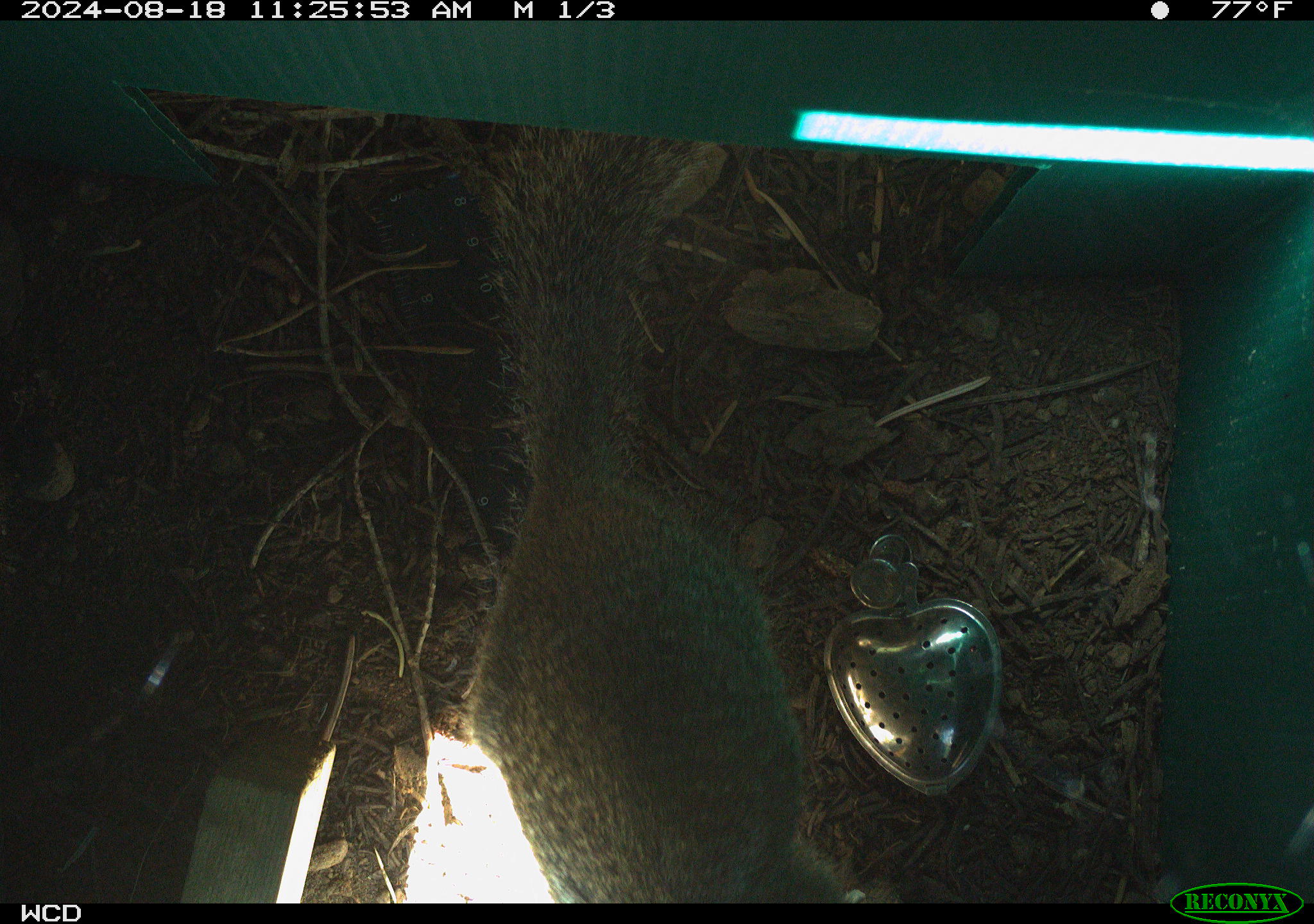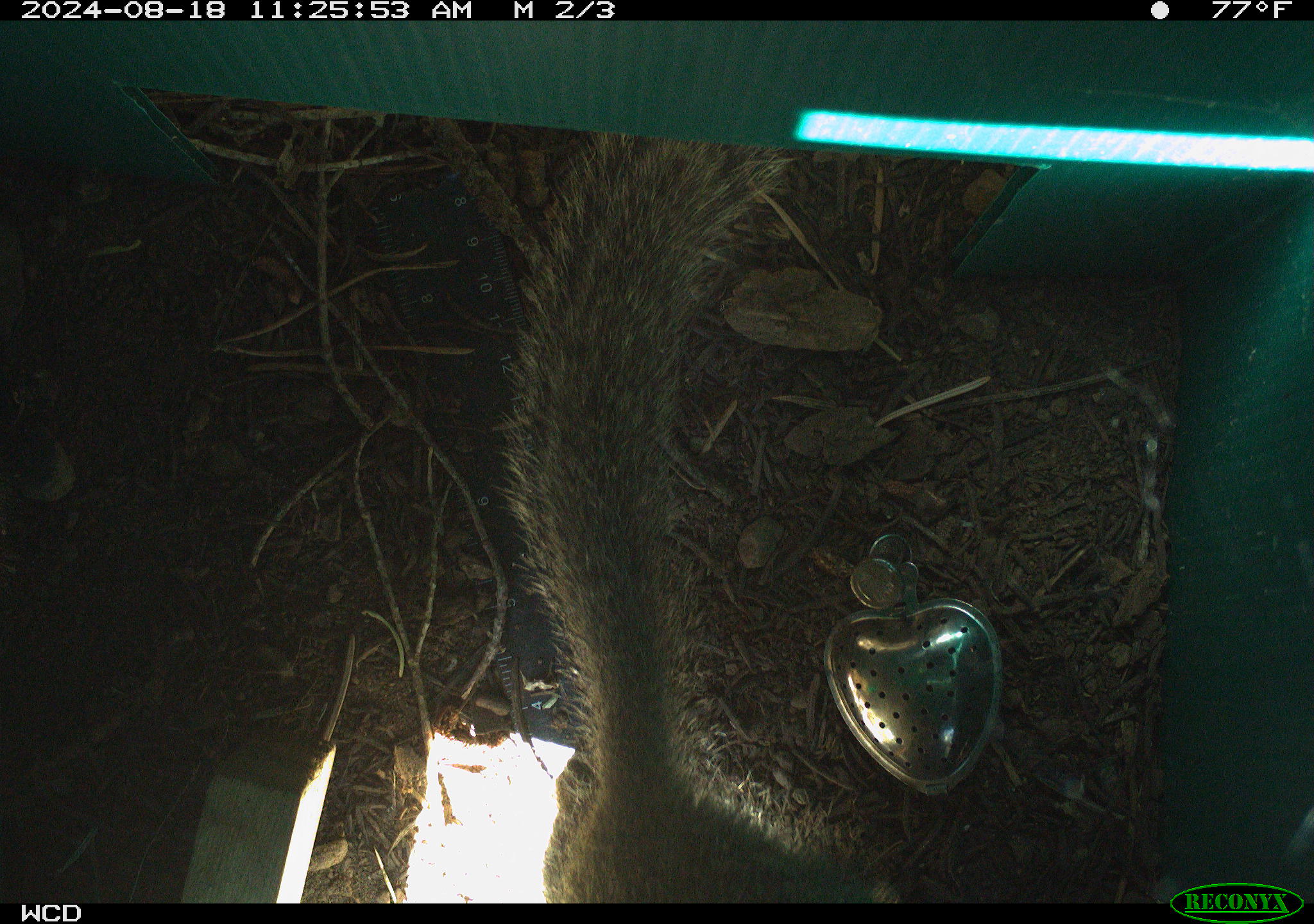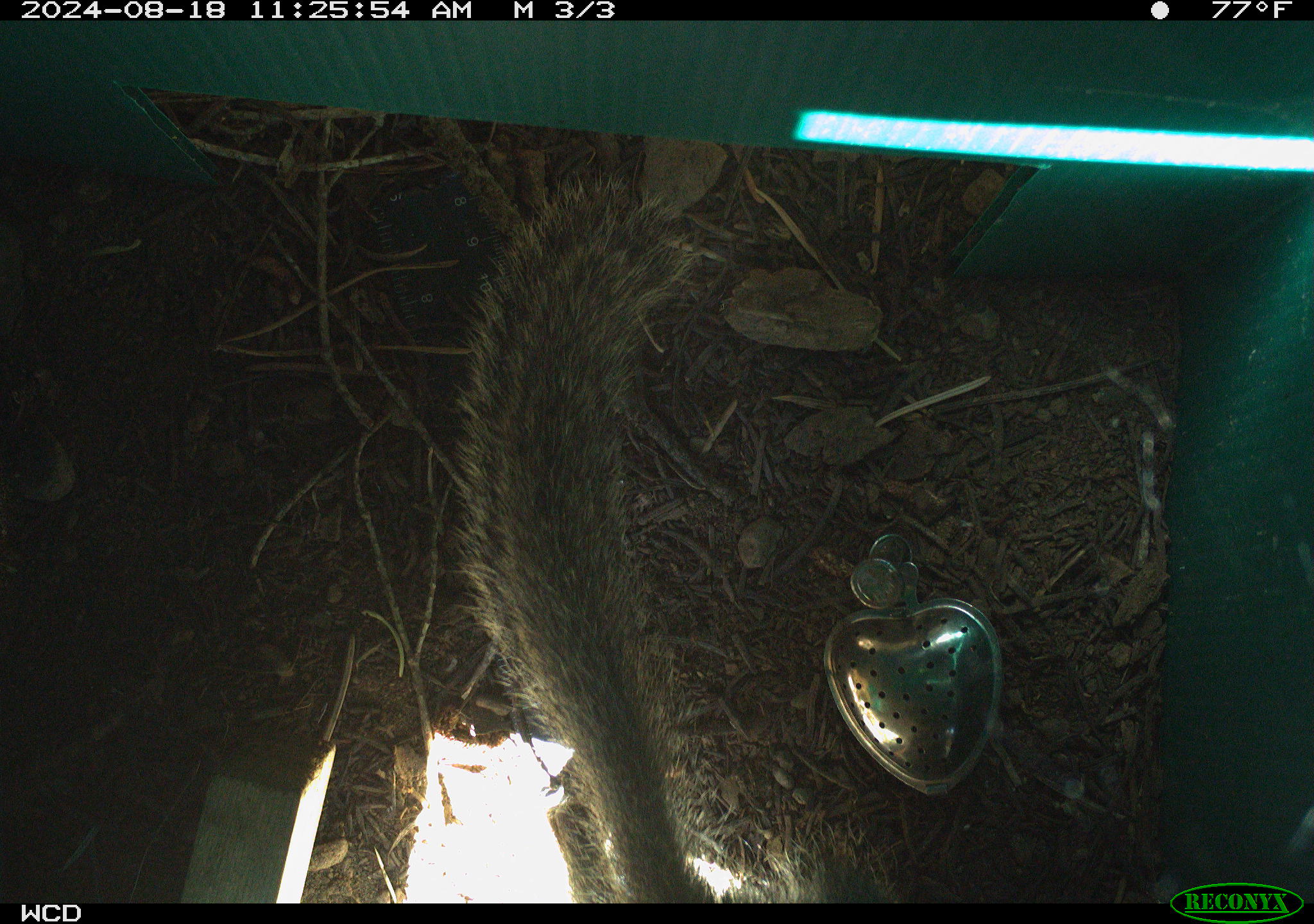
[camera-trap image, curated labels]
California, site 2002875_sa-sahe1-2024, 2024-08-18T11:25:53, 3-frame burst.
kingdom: Animalia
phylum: Chordata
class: Mammalia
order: Rodentia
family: Sciuridae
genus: Otospermophilus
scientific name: Otospermophilus beecheyi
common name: california ground squirrel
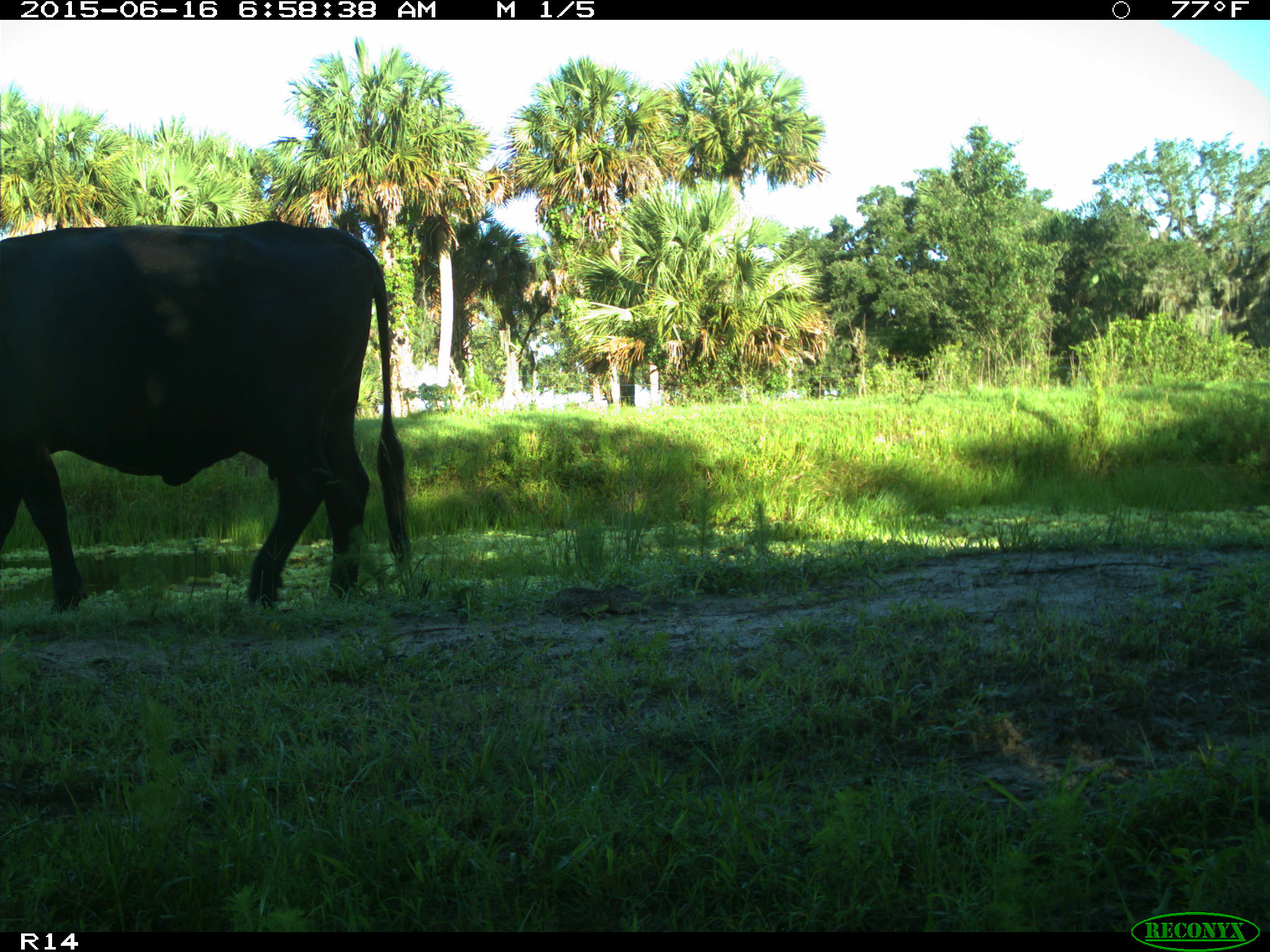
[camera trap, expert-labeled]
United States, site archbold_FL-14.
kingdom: Animalia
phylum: Chordata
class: Mammalia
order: Artiodactyla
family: Bovidae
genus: Bos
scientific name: Bos taurus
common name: domestic cow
Bos taurus (domestic cow).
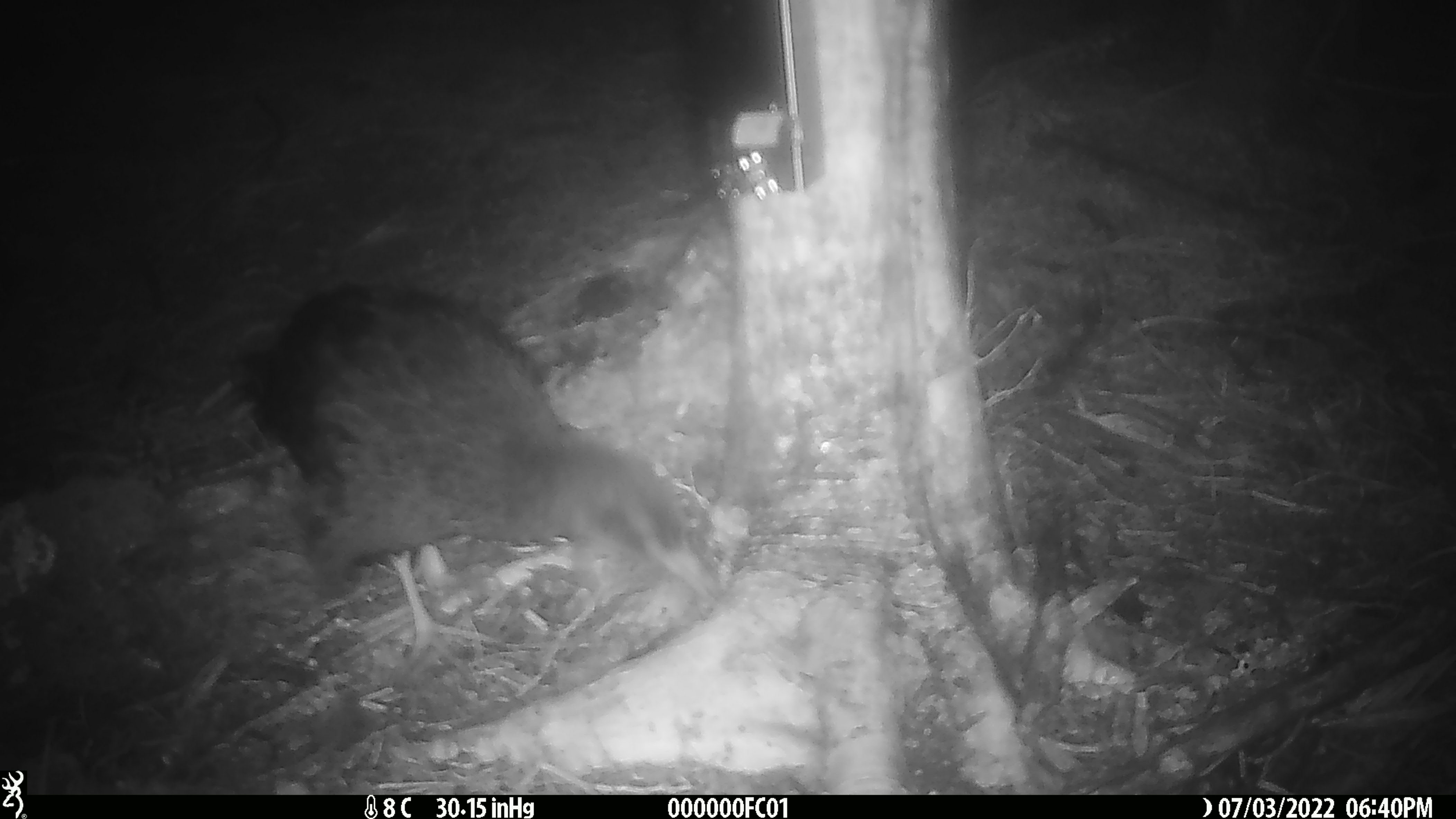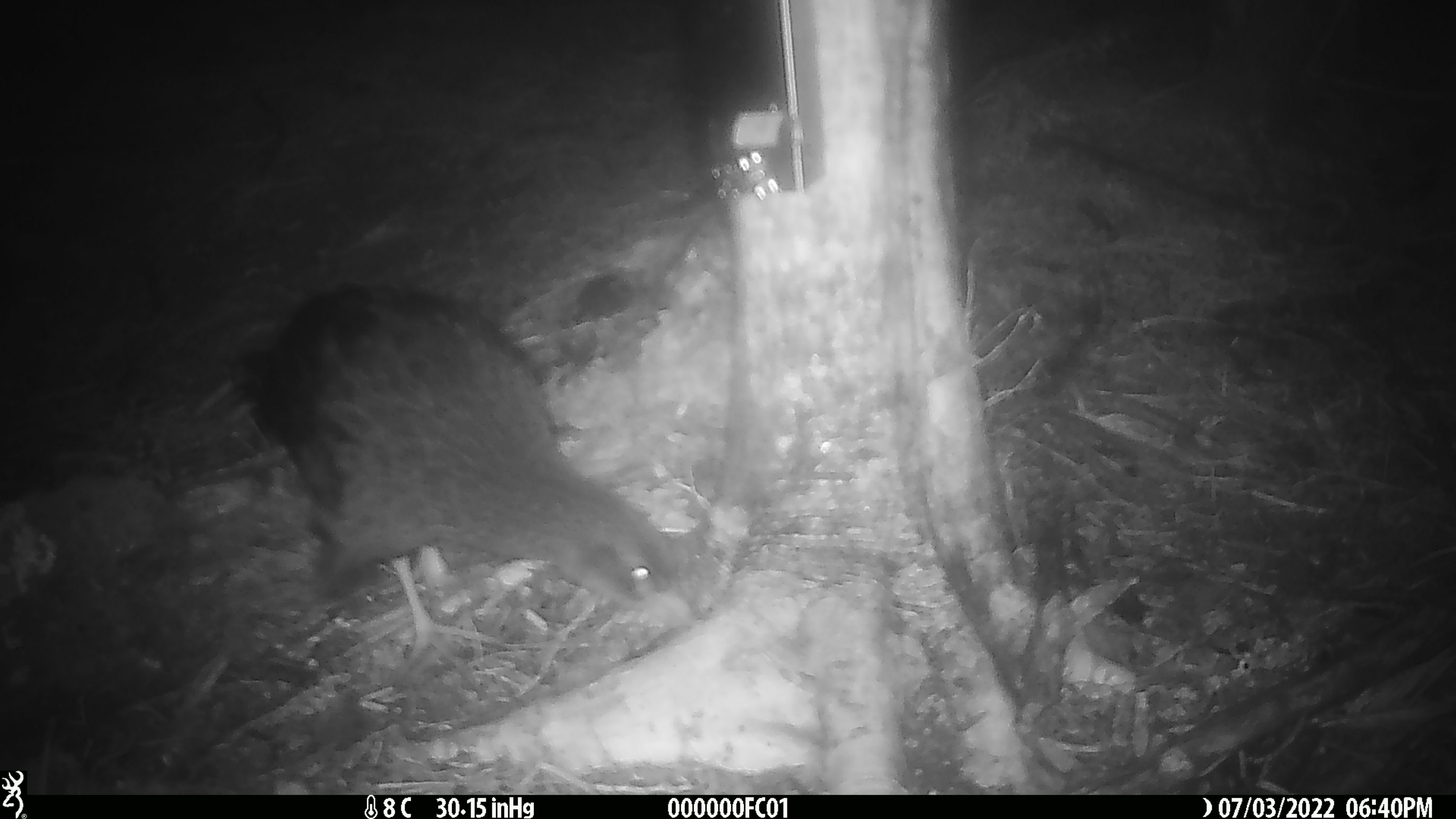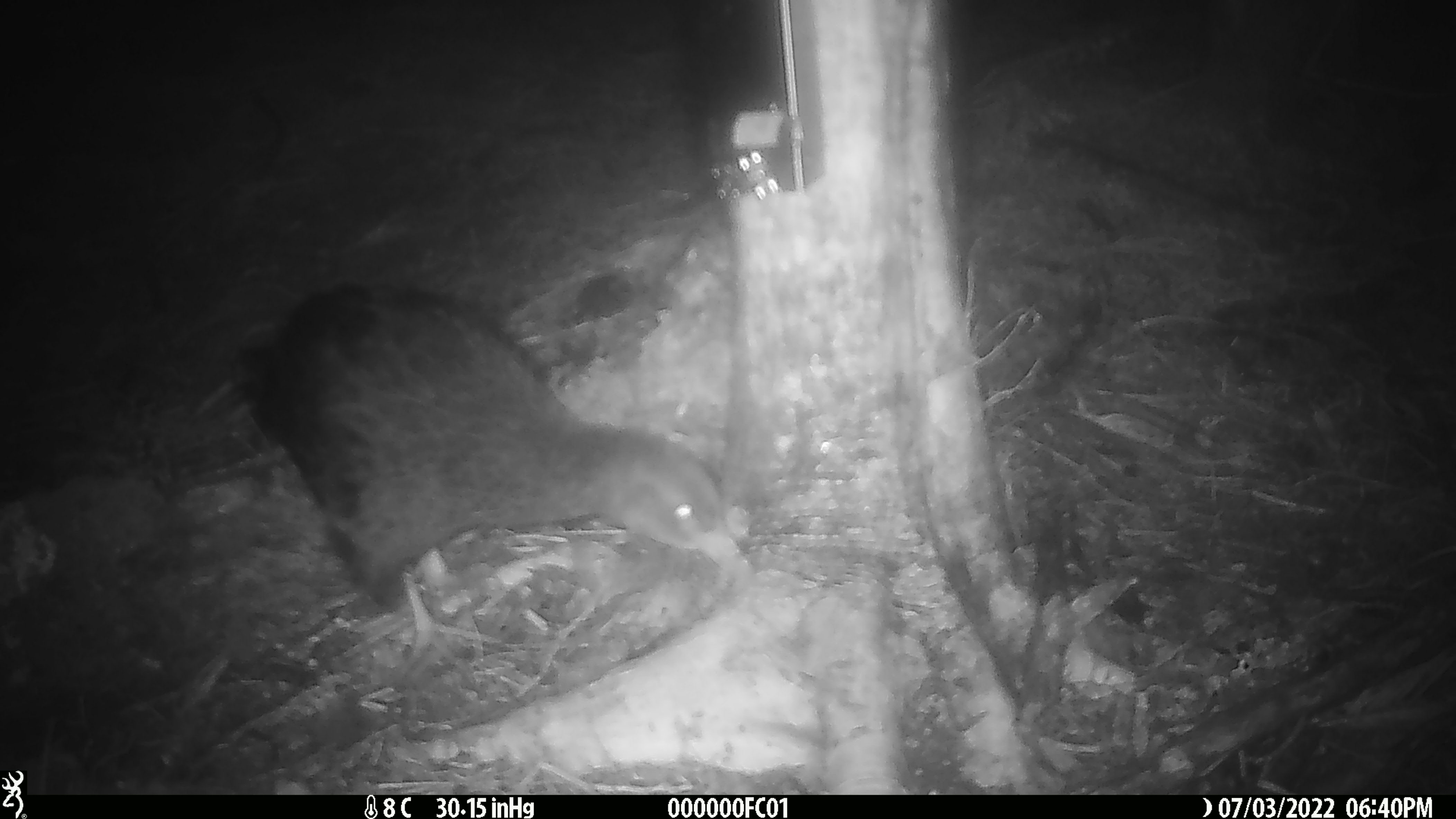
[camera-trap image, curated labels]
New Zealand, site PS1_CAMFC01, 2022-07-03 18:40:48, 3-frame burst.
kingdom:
+++++
◆ WHAT THE EXERCISE ASKS
Would you copy the records word for word, without any of their pictures?

◆ THE COMPLETED TASK
[camera-trap image, curated labels]
California, site 2002875_sa-sahe1-2024, 2024-08-18T11:25:53, 3-frame burst.
kingdom: Animalia
phylum: Chordata
class: Mammalia
order: Rodentia
family: Sciuridae
genus: Otospermophilus
scientific name: Otospermophilus beecheyi
common name: california ground squirrel
[camera trap, expert-labeled]
United States, site archbold_FL-14.
kingdom: Animalia
phylum: Chordata
class: Mammalia
order: Artiodactyla
family: Bovidae
genus: Bos
scientific name: Bos taurus
common name: domestic cow
Bos taurus (domestic cow).
[camera-trap image, curated labels]
New Zealand, site PS1_CAMFC01, 2022-07-03 18:40:48, 3-frame burst.
kingdom:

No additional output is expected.